* Exercise details *
Would you transcribe the entries below, beginning at the line with "tunic, it is" and ending after the line with "Чувак построил боулинг на заднем дворе (4)", exactly, with no picture and nothing more?

* Source information *
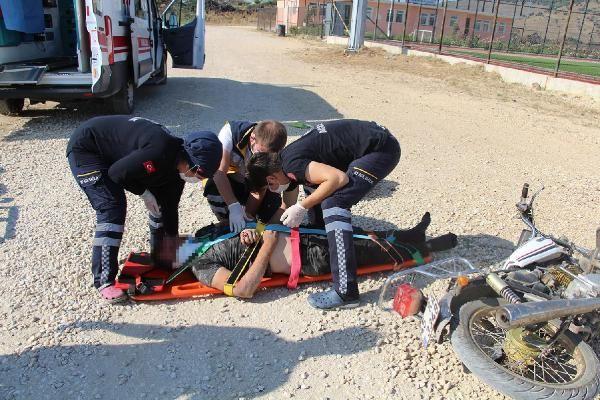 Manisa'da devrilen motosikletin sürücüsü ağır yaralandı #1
--
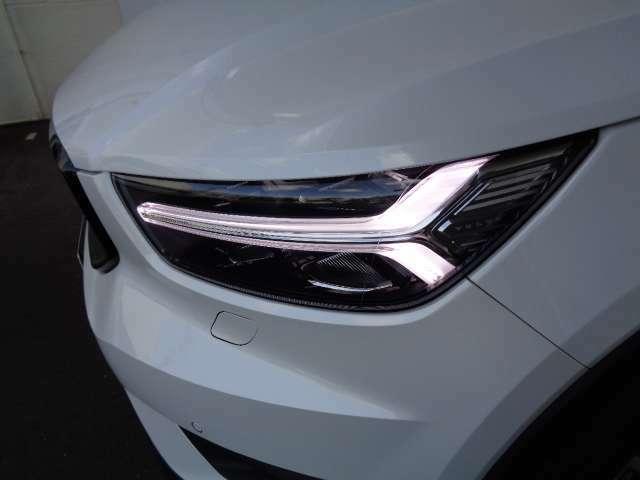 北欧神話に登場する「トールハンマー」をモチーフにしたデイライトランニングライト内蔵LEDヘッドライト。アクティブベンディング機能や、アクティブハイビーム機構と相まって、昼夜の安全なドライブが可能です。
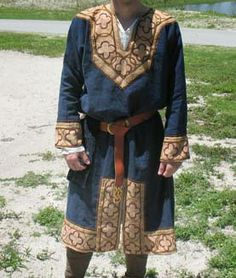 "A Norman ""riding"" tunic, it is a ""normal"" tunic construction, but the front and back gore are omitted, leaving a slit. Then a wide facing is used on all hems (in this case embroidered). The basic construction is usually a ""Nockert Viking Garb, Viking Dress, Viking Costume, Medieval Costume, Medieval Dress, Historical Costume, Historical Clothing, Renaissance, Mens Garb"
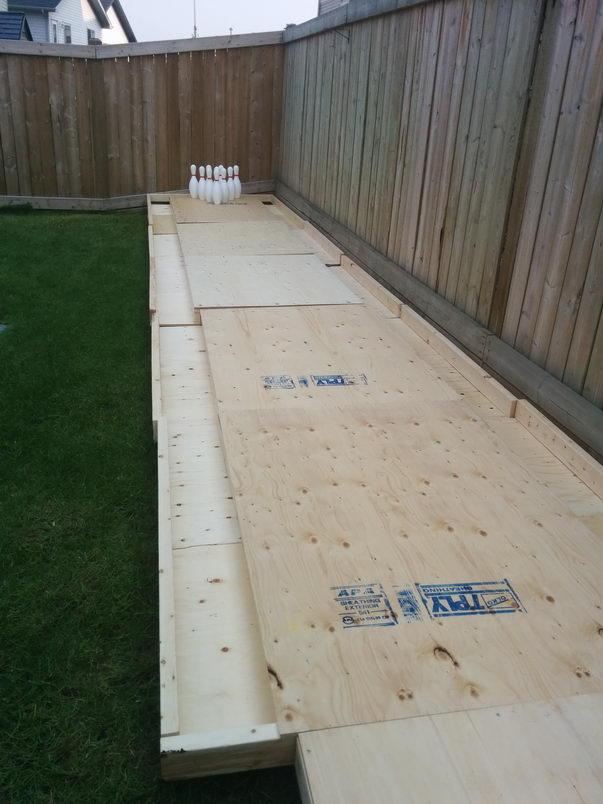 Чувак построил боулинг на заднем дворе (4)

* Problem solution *
 "A Norman ""riding"" tunic, it is a ""normal"" tunic construction, but the front and back gore are omitted, leaving a slit. Then a wide facing is used on all hems (in this case embroidered). The basic construction is usually a ""Nockert Viking Garb, Viking Dress, Viking Costume, Medieval Costume, Medieval Dress, Historical Costume, Historical Clothing, Renaissance, Mens Garb"
 Чувак построил боулинг на заднем дворе (4)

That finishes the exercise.